Life seems to have taken on a surreal edge. Death is not death at all. I saw Blink and Kestrel fall before my very eyes; yet now they stand, as if nothing of consequence had occurred. Such is the power of the Divine. It is enough to make me momentarily doubt my choice of profession. Could it be that power over life and death renders insignificant all that the Arcane Art can accomplish? Have I chosen wrongly in my life's devotion? What ability beyond the power to restore the dead to the ranks of the living could one wish for? What other power could even matter in the grand scheme of things?

And once more, the feeling of being toyed with returns. This Brute or Burton -- or whatever his name may be -- clearly found us so little a threat that he could not be bothered to engage us. If my ego were just a bit larger, I might comfort myself with the lie that he feared us and meant to flee all along, and that he only wished to seem too powerful to be bothered with us so that we might choose not to pursue him. My instinct tells me otherwise, though.
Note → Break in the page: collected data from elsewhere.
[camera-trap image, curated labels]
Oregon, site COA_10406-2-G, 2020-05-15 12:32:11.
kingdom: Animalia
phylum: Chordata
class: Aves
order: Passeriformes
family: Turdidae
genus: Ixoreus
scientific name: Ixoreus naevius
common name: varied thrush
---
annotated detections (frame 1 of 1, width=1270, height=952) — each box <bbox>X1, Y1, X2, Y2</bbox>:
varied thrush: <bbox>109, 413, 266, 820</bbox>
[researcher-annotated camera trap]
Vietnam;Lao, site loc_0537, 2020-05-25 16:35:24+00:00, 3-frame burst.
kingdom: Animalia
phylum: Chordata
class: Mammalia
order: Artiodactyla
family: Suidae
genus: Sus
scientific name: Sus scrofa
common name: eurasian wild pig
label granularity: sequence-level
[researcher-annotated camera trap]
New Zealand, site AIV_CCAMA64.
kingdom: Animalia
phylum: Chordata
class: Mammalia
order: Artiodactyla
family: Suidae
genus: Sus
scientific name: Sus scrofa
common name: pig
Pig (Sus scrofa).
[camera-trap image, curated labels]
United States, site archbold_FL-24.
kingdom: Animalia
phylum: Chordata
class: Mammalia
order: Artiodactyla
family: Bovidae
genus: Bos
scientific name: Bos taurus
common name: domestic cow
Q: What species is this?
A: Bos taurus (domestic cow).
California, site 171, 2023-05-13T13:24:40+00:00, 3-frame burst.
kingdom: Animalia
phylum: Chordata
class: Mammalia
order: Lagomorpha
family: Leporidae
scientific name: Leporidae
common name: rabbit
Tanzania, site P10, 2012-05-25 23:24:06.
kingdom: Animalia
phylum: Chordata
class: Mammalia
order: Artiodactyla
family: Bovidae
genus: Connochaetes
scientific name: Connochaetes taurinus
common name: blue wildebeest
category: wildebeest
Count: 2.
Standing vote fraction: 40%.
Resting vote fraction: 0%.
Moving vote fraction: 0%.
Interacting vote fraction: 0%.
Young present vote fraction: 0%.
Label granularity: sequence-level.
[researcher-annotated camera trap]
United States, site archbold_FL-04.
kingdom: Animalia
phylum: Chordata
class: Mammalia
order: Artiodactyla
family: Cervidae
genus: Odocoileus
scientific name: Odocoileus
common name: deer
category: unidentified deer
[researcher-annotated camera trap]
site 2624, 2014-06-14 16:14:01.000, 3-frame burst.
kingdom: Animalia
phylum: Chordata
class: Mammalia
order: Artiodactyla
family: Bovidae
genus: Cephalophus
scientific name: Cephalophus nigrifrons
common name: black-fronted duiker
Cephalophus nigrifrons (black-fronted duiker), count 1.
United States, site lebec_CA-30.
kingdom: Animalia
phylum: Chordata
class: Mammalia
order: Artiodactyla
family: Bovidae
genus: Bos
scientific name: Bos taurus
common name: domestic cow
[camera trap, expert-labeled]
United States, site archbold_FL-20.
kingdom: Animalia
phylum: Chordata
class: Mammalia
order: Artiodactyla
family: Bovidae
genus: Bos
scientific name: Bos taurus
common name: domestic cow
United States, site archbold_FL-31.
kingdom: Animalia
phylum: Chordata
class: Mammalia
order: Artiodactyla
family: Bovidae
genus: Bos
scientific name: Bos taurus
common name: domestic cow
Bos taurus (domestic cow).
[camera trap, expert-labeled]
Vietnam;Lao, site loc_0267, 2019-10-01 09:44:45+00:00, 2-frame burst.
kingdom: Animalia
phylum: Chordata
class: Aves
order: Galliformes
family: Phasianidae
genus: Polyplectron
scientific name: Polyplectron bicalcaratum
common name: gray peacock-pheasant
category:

My only hope is that we are increasing in our abilities and skills more quickly than he.

The incident at Burton's camp has made at least one lasting impression upon me: the frontal assault is for the short-lived. We must learn stealth, cunning, and deceit, that is, if we are to remain alive, or alive enough to bring those among us who are dead back to life. The twin fireballs I cast, while efficient in the numbers they dispatched, helped our party little, I fear. Those caught in the inferno were probably of little threat. Their blades would most likely have flailed in vain against our line. Their spellcasters, however, were another matter. A fireball or two in their midst might have left Blink and Kestrel standing at the end of the day. A hard lesson, both costly to the purse and painful to the body. Let us hope we are not found in the future to have been dozing in school.